Correcting CBO and touting some fiscal oxygen

June 22nd, 2015 at 6:21 am

I wanted to weigh in briefly on this little dust up re some recent CBO analysis. My colleague Richard Kogan pointed out that while the CBO’s recent long-term budget analysis was as sound as ever, the opening sentence was very wrong:

“The Congressional Budget Office’s (CBO) new report on the budget picture opens by saying, “The long-term outlook for the federal budget has worsened dramatically over the past several years,” blaming the Great Recession and the steps taken to address it. But CBO’s own data, in that very report, show that’s not the case. The CBO data that allow an apples-to-apples comparison of its new projections with its earlier ones from before the recession show that the long-term budget picture has improved significantly, not worsened.”

Paul Krugman amplified this message last week.

Probably the easiest way to see Richard’s point, though it’s not as accurate as the figure he shows (i.e., it’s not CBOs work; it’s our own, but it amounts to the same thing), is to look the evolution of CBPP’s long term projects as in the first figure here (shown below). There we show the 2040 debt projected to be around 100% of GDP by 2040 vs. over 200% from our projection a few years back.

→ **RECORDED DATA**

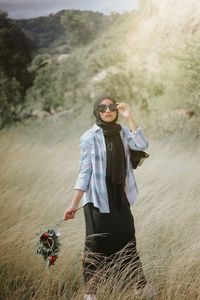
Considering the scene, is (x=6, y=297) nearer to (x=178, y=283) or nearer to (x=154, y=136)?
(x=178, y=283)

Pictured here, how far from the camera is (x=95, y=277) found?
3.57 m

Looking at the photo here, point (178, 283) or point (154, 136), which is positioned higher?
point (154, 136)

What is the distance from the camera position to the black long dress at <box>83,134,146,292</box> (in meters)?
3.55

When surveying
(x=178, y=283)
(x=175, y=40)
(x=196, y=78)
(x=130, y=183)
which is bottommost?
(x=178, y=283)

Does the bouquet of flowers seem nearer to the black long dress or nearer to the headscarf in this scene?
the black long dress

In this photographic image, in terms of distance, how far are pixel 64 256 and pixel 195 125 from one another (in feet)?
6.96

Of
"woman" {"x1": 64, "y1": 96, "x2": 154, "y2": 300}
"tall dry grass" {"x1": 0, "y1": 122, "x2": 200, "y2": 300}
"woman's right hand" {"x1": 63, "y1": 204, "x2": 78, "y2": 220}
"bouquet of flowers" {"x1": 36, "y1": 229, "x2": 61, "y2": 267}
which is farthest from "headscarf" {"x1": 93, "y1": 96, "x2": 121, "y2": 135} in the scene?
"tall dry grass" {"x1": 0, "y1": 122, "x2": 200, "y2": 300}

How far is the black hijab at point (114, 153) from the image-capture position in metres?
3.54

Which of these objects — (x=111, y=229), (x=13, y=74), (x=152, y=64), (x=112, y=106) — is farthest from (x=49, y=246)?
(x=13, y=74)

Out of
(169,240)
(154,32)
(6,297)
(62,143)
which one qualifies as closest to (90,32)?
(154,32)

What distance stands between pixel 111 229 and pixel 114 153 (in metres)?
0.41

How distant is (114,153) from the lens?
11.6ft

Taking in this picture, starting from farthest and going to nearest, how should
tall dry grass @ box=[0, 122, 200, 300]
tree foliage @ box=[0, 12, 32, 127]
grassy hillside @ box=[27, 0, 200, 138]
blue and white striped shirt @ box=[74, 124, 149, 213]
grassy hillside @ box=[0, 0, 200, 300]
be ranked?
tree foliage @ box=[0, 12, 32, 127], grassy hillside @ box=[27, 0, 200, 138], grassy hillside @ box=[0, 0, 200, 300], tall dry grass @ box=[0, 122, 200, 300], blue and white striped shirt @ box=[74, 124, 149, 213]

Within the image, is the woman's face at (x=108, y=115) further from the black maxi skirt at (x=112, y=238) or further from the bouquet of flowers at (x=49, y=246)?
the bouquet of flowers at (x=49, y=246)
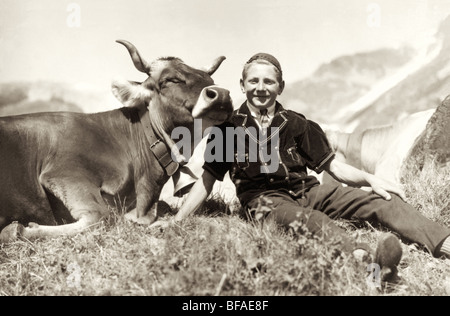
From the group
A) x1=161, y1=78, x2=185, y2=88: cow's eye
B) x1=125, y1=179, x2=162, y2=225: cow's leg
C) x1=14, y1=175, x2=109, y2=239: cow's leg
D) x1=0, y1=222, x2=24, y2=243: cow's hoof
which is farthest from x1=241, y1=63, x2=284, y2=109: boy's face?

→ **EXERCISE**
In the blog post about correcting CBO, roughly what share of GDP does CBPP's recent long-term projection put the debt at by 2040?

→ **RESULT OF THE EXERCISE**
Around 100% of GDP.